Robert, so adjured, began to talk, but with difficulty. The words would not flow, and it was almost a relief when in the middle that strange creeping sleep overtook the squire again.

Meyrick, who was staying in the house, and who had been coming in and out through the evening, eyeing Elsmere, now that there was more light on the scene, with almost as much anxiety and misgiving as the squire, was summoned. The squire was put into his carrying-chair. Vincent and a male attendant appeared, and he was borne to his room, Meyrick peremptorily refusing to allow Robert to lend so much as a finger to the performance. They took him up the library stairs, through the empty book-rooms and that dreary room which had been his father's, and so into his own. By the time they set him down he was quite awake and conscious again.
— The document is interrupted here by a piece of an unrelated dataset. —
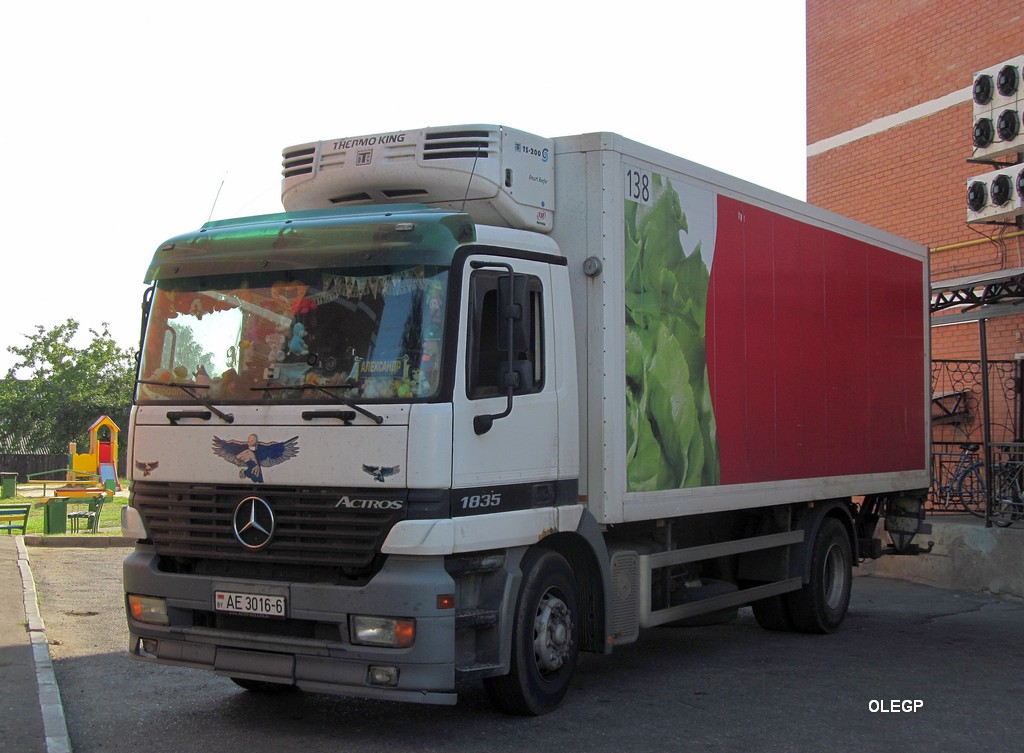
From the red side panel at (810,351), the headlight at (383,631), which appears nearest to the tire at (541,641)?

'It can't be said that I follow my own precepts,' he said to Robert grimly as they put him down. 'Not much of the open eye about this. I shall sleep myself into the unknown as sweetly as any saint in the calendar.'

Robert was going when the squire called him back.

'You'll stay to-morrow, Elsmere?'

'Of course, if you wish it.'

The wrinkled eyes fixed him intently.

'Why did you ever go?'

'As I told you before, Squire, because there was nothing else for an honest man to do.'

The squire turned round with a frown.

'What the deuce are you dawdling about, Benson? Give me my stick and get me out of this.'

By midnight all was still in the vast pile of Murewell. Outside, the night was slightly frosty. A clear moon shone over the sloping reaches of the park; the trees shone silverly in the cold light, their black shadows cast along the gra.s.s. Robert found himself quartered in the Stuart room, where James II. had slept, and where the tartan hangings of the ponderous carved bed, and the rose and thistle reliefs of the walls and ceilings, untouched for two hundred years, bore witness to the loyal preparations made by some bygone Wendover. He was mortally tired, but by way of distracting his thoughts a little from the squire, and that other tragedy which the great house sheltered somewhere in its walls, he took from his coat-pocket a French _Anthologie_ which had been Catherine's birthday gift to him, and read a little before he fell asleep.

Then he slept profoundly--the sleep of exhaustion. Suddenly he found himself sitting up in bed, his heart beating to suffocation, strange noises in his ears.

A cry 'Help!' resounded through the wide empty galleries.

He flung on his dressing-gown, and ran out in the direction of the squire's room.